Much more important than either of these things is avoiding overloading the cache sets. Some implementations have this habit of choosing their probe points such that only a very small number of sets in the L1, L2 are used so the caching behavior is terrible. Paul Khuong talks about this in detail on pvk.ca.
Doing a linear walk at the end definitely helps a bit though: SIMD is fastest for this part.
If you want to optimize a data structure for binary search, it sounds like it might be best to reorder the data itself in memory to make caching more effective.
For example the first access in a binary search will be the middle element, followed by the lower quartile or upper quartile. If you store all of those together in memory, a single cache line fetch can serve all those requests.
Yes, although the design space explodes once you can reorder, so it's also interesting to consider the restricted problem where you can't reorder. This is still realistic since in many scenarios the layout may be fixed by an external constraint.
A levelwise traversal usually performs well without much effort if you want to optimize for cache friendliness. It's not optimal iirc, but it's dead-simple and much easier on the prefetcher than an inorder traversal.
Edit: Oops, TIL the eytzinger layout other comments have mentioned _is_ a levelwise traversal. Anywho, it's usually a good starting point for this kind of thing.
Binary search is used when you can't optimize the data structure. You have a sorted array, and have to work with that.
If you store the middle element together with its first two quartiles, you're making a B-tree. You will need indirection (pointers) to locate the other chunks that are not stored together and so it goes.
"Binary search" usually refers to the sorted array algorithm, though of course in the abstract sense of subdivision, any subdivision-by-two search is binary and in that sense we have the term "binary search tree".
On a GPU for example, if you have an array with 100.000 elements and want to find the index of one value, you are probably best of by using 100.000 threads to find that value.
So that's 100.000-ary search.
On a CPU, using an Eytzinger layout will probably also give you better performance than any of the N-ary approaches.
I've never heard of the eytzinger layout but it seems like it's just a static binary tree on a array (children are at 2i and 2i+1), commonly used for heaps and segment trees.
Random idea: a replacement function library that accepts hardware tuning parameters like this and a corresponding tool which sets them once during OS installation/upgrade and provides a config file or environment variable setup, so apps can share the setup...

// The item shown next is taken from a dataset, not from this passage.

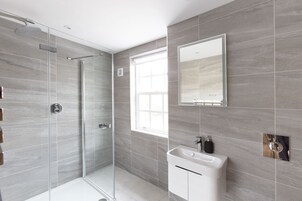Un baño moderno con cabina de ducha de vidrio, un espejo grande y un lavamanos con dispensador de jabón.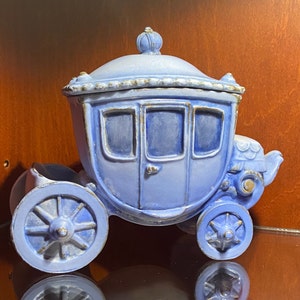 May include: A blue ceramic carriage figurine with gold accents. The carriage has a domed top and wheels with intricate details.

Bonus if this library also detected/leveraged specialized hardware (GPU, AVX, etc) and then leveraged it appropriately.
Obviously, these parameters would need optional per-app-invocation overrides, e.g. so random apps didn't hog shared resources, e.g. for benchmarking, etc.
(I'm guessing this exists but not widely deployed...?)

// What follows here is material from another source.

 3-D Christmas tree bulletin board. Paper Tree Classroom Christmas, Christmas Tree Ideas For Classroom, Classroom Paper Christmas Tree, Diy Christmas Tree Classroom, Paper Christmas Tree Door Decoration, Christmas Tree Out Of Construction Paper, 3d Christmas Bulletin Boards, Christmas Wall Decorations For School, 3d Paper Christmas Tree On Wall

This was somewhat the approach used in the ATLAS[1] linear algebra library. In the ATLAS case, systems were characterized through testing and a set of parameters generated. Then at installation time code was generated to match the system type using the given parameters.
E.g., with 4-ary search, your search tree is half the depth of binary search (effectively, you are doing two levels of binary search in one level), but you do 3x the number of comparisons, so 1.5x more in total.

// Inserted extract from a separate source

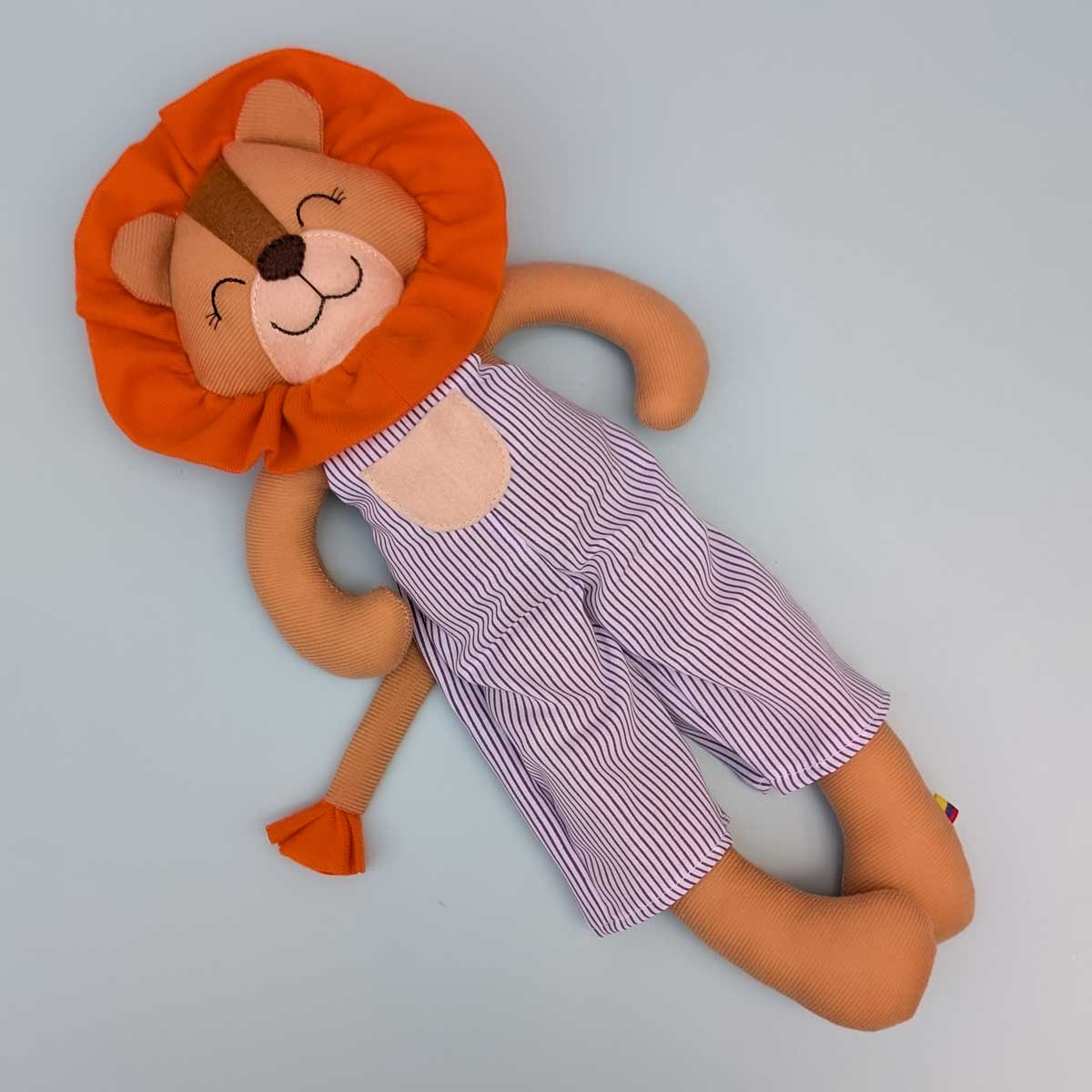 Peluche león hecho a mano en Colombia, ideal para estimular el afecto y el juego en niños. Imagen del peluche de león cuerpo completo. Vestido a rayas blanco y azul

However, the comparison (1 cycle) is very fast compared to the time to fetch the element from memory (5, ~12, ~40, ~200+ cycles for L1, L2, L3 and DRAM hit respectively). The 4-ary search can issue the 3 probes in parallel, and so if the total time is dominated by the memory access, you might expect it to be ~2x faster. In practice, things like branch mispredictions (if the search is branchy) complicate the picture.